■ **TASK 1**: In the parenting post about Shaun, what is the second rule he must follow when playing outside?
■ **TASK 2**: Write the next part of the parenting post about Shaun, picking up right after its last sentence.

— Start TEXT SECTION —

We have 2 rules for Shaun when he's playing outside.  1: He has to tell us if he's moving locations.  Like, if he's playing in the backyard and wants to head out to bike on the sidewalk he has to tell us; if he's playing outside at Bradley's and they want to head to the park, Shaun has to bike home and tell us first.  2: He is not allowed, for any reason, to ride on the road.  Our road is a pretty busy one, Bradley's road is a quiet crescent with virtually no traffic.  But there's sidewalks, Bradley's house is on the same side as ours, the park is on the same side as ours, and Shaun's not old enough to be able to accurately judge how far a car is and how quickly he has to move to get out of its way.  Last week I took a stroll down to Bradley's house to say hi and bring some freezies.  I found Shaun PAST the park and weaving on and off the road using the driveways... in between the cars!  I held my cool until we got home so I wouldn't embarass him in front of Bradley (who IS allowed to ride on the road and who nearly got hit by a car doing the exact same things Shaun was doing back in the fall) but once we got home I laid into him about how dangerous what he did was and how scared I would have been had I gone to Bradley's house and not been able to find Shaun there.
 
On the way home from school today in front of one of his more 'conservative' friends, Shaun asked me if another name for a penis is wanker.  Seriously!  He spent a few minutes in the bathroom when we got home to remind him of where those words are used.  That's been my strategy for Ian (who has been dropping 'bathroom words' like that at the dinner table for weeks and I finally got sick of it).  Whether his question was valid or not, he said it with a smirk and knew he was pushing the envelope.  I think he wanted to see how far he could push before I snapped.
 
After school there were a couple more incidents of complete disrespect in the way he was speaking to me and I sent him to his room at 5:15.  He came down briefly for dinner, which I made sure he wasn't going to like, and then was back up in his room at 5:30.  He's been there ever since and I went in to say goodnight when I brought the Littles to bed.
 
So, the point of the Japanese maple?  One shaking leaf results in a whole branch swaying.  My words, actions, tone of voice, attention, everything, it all affects my kids.  But I really feel like this new change of behaviour in Shaun stems from me not nipping it in the butt at the very beginning.  I let him get away with maybe one saucy or snarky remark only one time and now the whole thing has exploded into a spicy foul-mouthed, rude, disrespectful 5 year old.  I don't know what to do and with Craig being at work when everything seems to be at its peak, his words aren't all that helpful the next morning.

— End TEXT SECTION —
— Start DATA SUPPLIED —

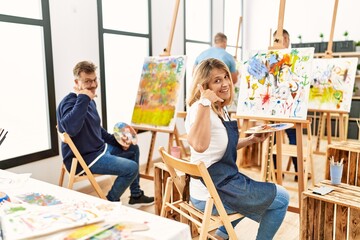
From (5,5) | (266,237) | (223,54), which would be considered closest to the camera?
(266,237)

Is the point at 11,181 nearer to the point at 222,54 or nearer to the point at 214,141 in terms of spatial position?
the point at 214,141

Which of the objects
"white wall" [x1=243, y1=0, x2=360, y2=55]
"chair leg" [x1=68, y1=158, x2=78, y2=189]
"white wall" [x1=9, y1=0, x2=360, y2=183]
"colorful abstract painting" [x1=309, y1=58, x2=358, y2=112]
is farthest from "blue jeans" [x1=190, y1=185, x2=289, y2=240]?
"white wall" [x1=243, y1=0, x2=360, y2=55]

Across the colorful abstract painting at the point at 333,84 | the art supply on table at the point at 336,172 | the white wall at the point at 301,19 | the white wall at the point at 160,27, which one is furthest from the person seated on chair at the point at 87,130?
the white wall at the point at 301,19

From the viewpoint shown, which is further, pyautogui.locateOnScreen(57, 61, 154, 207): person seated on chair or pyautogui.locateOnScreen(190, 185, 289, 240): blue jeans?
pyautogui.locateOnScreen(57, 61, 154, 207): person seated on chair

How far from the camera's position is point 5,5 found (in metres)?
2.47

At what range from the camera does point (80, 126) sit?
2229mm

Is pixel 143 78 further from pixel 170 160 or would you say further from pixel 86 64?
pixel 170 160

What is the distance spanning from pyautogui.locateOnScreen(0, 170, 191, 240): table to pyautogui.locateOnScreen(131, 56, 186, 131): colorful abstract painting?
163cm

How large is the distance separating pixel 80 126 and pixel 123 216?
1.24 metres

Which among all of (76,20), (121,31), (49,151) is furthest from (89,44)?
(49,151)

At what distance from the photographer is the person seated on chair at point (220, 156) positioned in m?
1.58

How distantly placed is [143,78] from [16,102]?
1153 mm

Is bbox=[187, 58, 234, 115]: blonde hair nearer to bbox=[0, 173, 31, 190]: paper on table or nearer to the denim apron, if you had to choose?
the denim apron

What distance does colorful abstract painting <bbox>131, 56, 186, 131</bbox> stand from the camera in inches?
118
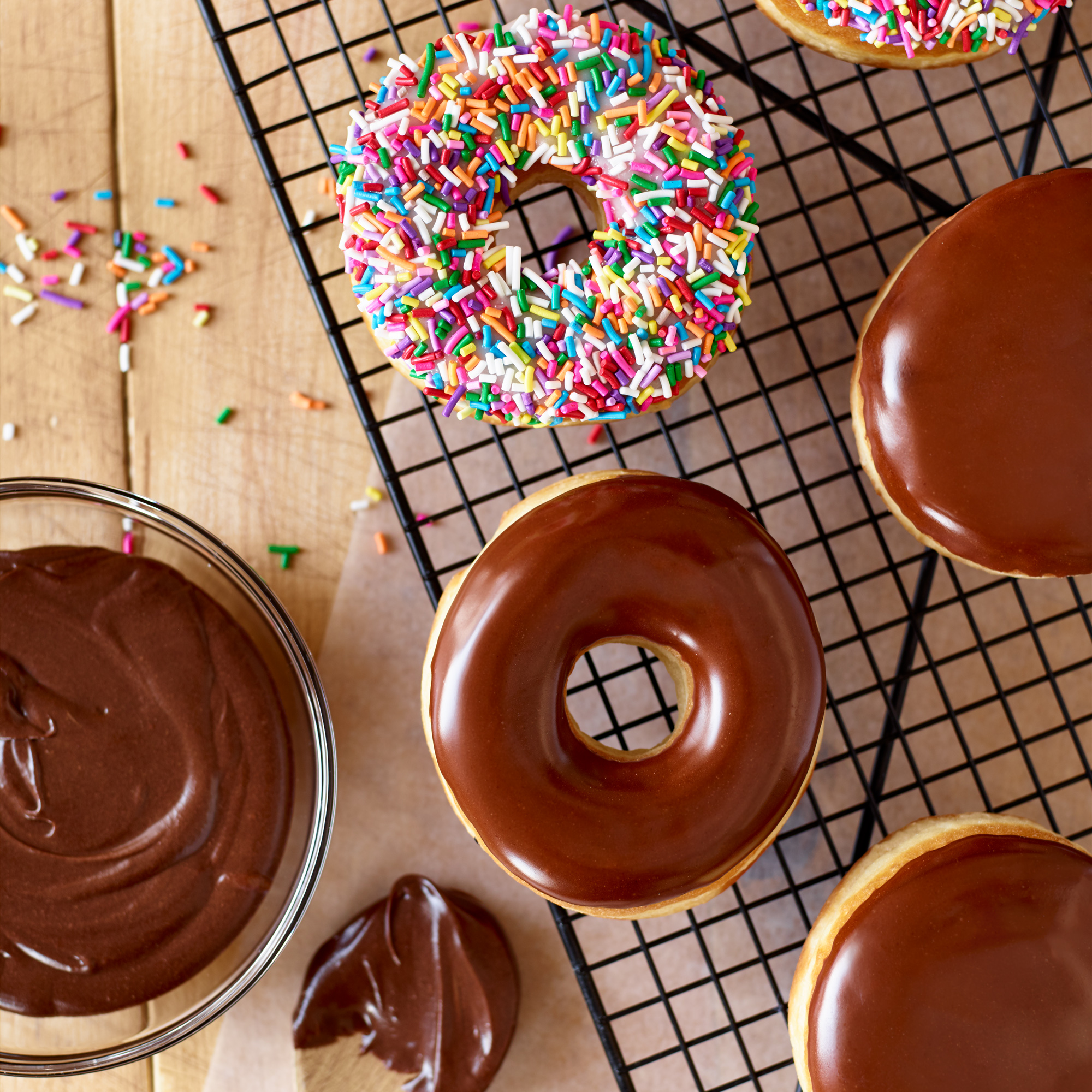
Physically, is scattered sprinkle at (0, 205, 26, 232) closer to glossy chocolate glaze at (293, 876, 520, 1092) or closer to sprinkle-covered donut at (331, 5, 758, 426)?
sprinkle-covered donut at (331, 5, 758, 426)

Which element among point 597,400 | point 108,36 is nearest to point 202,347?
point 108,36

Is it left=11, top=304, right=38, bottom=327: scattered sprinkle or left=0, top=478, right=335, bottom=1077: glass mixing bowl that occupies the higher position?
left=11, top=304, right=38, bottom=327: scattered sprinkle

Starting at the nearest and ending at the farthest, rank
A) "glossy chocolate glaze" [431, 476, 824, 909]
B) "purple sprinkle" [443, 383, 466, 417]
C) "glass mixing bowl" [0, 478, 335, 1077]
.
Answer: "glossy chocolate glaze" [431, 476, 824, 909] < "purple sprinkle" [443, 383, 466, 417] < "glass mixing bowl" [0, 478, 335, 1077]

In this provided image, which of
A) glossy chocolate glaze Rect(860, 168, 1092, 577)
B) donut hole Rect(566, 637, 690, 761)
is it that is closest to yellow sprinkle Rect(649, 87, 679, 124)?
glossy chocolate glaze Rect(860, 168, 1092, 577)

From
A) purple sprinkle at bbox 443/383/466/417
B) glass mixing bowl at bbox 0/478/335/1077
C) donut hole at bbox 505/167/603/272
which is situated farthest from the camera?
donut hole at bbox 505/167/603/272

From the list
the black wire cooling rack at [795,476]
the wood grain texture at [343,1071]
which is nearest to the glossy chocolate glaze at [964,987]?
the black wire cooling rack at [795,476]

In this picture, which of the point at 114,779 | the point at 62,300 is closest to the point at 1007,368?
the point at 114,779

— End DATA SUPPLIED —

■ **EXERCISE RESULT 1**: He is not allowed, for any reason, to ride on the road.

■ **EXERCISE RESULT 2**:
 
My instinct tells me to remove all privileges from Shaun.  Everything.  And let him earn them back with good behaviour.  A respectful day earns him one privilege.  One incident of rudeness or disrespect and he loses one privilege for the following day.  What are some things I could take away?  Riding his bike, his silly bands, special treats like freezies and dessert (when we have it... which would be more often if he couldn't, just so the impact would be greater), playing with Bradley, television, special outings with me or Craig.
 
The hardest part for me is worrying that the other child affected will be lonely without Shaun or will think its his fault that Shaun can't play today.  Would it be wierd for me to explain to Bradley's mom why Shaun can't play?  I don't know.  This is so difficult!  And don't tell me it just gets harder!!
 
------------------------------------------------------------------------
 
I have something much more upbeat and heart warming to share about my little terror, Ian.  I'll begin by saying that Ian is absolutely THE most difficult child I have ever had to deal with.  His toddler impulses are still in full swing at nearly 3 years old and I regularly catch him causing some sort of trouble or making some sort of mess.  Today it was him licking the lense of the video camera.  Why?  I don't know.  I wanted to crack him on the head with the camera, I was so angry, but I was worried I'd wreck the camera because he's so hard-headed.
 
Anyway, when I arrived at the Nursery School to pick Ian up this morning, one of his 3 teachers met me at the entrance to the classroom and said she had something to share about Ian.  "Oh no, what did he do now," I thought.  This isn't going to be good.  Her eyes welled up with tears as she started to tell me about how one of the other teachers set up a playdough table this morning for the children to play at.  The table had only 5 spaces at it.  When the table opened, many children ran over and Ian was among the first 5 to claim a spot.  Well, I guess another little girl didn't get there in time so Ian got up from his spot, walked across the classroom, grabbed another chair, pushed it back to the table, sat down in his own chair, ripped off a chunk of his own playdough and slapped it down in front of the chair he'd just added.  Then he said, "here, girl, now you have a spot too!"
 
My Beaner!!  :)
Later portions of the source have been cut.